I have a table of datas encoded in latin5 charset and all the columns in the table are also latin5. From mysql console when I enter "SET NAMES 'latin5'" and query the table results are ok . When I try to delete or insert/update all the new data's encodings are perfect. But when I try to insert Iso-8859 data (also verify this with mb_detect_encoding) to the database and I try to insert the data without "SET NAMES" it doesn't insert/update/select in proper encodings or when I used "SET NAMES 'latin5'" it doesn't insert/update in proper way but select are ok latin5 datas are coming in proper encodings in with only set names 'latin5'. When i use set names 'utf8' the select queries are bad encoded but insert/update are ok.

The reason I asked that we will go to production. And this makes me thinking about possible future problems.

+2  A: 

mb_detect_encoding doesn't know what encoding your string is. It makes a qualified guess, but there are no guarantees that it will guess right. Especially not if the candidates are all single-byte encodings, as in the case of latin1 and latin5.

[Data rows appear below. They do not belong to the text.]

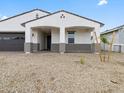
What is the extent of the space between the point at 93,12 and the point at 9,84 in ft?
70.6

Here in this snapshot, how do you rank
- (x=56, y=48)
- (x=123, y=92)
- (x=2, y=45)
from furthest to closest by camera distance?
(x=2, y=45) → (x=56, y=48) → (x=123, y=92)

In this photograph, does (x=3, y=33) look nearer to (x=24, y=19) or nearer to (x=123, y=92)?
(x=24, y=19)

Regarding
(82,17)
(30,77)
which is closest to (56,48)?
(82,17)

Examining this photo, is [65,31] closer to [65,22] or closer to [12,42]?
[65,22]

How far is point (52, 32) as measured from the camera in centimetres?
2208

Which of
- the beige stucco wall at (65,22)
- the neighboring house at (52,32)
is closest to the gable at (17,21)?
the neighboring house at (52,32)

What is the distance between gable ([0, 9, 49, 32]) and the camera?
82.6ft

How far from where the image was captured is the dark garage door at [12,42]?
2488cm

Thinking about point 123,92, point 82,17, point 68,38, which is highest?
point 82,17

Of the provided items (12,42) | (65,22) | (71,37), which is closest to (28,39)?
(65,22)

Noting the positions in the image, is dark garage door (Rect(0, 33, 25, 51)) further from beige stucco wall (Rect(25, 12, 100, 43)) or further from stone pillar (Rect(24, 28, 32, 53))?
beige stucco wall (Rect(25, 12, 100, 43))

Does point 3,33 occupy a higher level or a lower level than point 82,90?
higher

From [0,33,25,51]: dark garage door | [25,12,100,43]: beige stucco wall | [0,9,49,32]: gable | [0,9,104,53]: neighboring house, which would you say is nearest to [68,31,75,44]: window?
[0,9,104,53]: neighboring house

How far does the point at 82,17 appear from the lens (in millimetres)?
19562
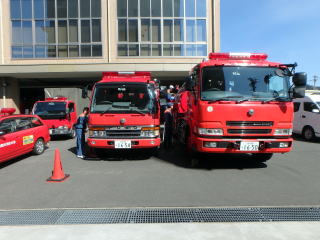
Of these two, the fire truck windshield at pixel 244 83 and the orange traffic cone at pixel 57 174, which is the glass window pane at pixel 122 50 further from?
the orange traffic cone at pixel 57 174

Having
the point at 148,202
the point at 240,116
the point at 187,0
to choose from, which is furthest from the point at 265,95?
the point at 187,0

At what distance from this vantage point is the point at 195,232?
3.45 metres

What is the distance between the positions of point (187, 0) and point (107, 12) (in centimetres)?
632

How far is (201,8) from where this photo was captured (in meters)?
20.9

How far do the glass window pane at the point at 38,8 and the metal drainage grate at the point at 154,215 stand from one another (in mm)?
20368

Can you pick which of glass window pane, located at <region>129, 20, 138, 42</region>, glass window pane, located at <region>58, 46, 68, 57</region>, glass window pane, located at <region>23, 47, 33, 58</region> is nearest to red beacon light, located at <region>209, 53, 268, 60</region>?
glass window pane, located at <region>129, 20, 138, 42</region>

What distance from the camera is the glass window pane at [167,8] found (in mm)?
20734

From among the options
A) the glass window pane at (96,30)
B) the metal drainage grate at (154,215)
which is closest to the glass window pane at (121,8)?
the glass window pane at (96,30)

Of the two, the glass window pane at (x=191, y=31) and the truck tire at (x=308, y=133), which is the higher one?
the glass window pane at (x=191, y=31)

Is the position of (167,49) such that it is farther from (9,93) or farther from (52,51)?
(9,93)

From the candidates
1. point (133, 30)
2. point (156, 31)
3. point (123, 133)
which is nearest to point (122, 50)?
point (133, 30)

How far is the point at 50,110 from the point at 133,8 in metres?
12.2

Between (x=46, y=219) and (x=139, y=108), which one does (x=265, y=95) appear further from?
(x=46, y=219)

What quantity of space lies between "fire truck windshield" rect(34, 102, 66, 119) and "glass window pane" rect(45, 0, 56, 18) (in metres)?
11.1
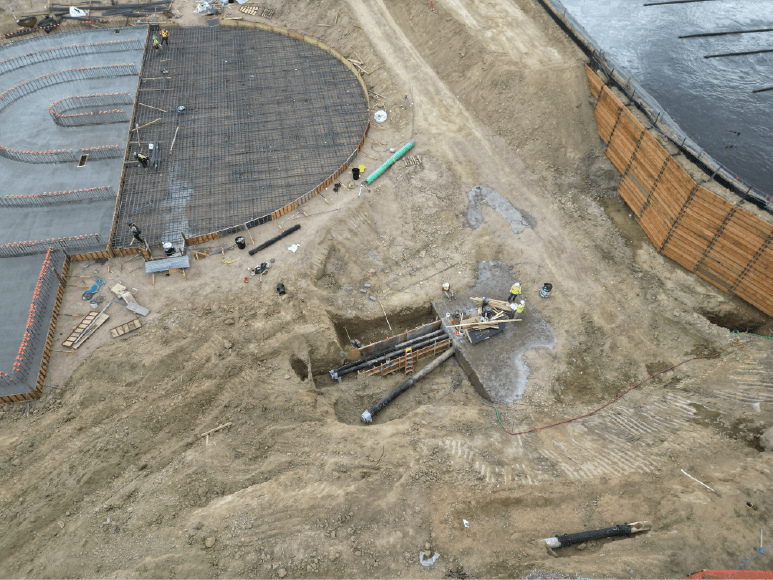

There really is no substitute for knowing what you're doing, if you want to get charsets right. I suggest that you read these pages at least a couple of times:

In particular, make note that a web page is served with a http header, that specifies the charset that the page is encoded with. Unless you explicitly set this from your php-script, you'll use the webservers default, which may vary from server to server.

Also, be wary to actually understand what is going on, rather than doing trial and error. The latter can easily get you something that works in some context, but not in every context.

And lastly. If you have any choice at all, I seriously suggest that you use utf-8 for everything. latin5 is going to get you lots of grief.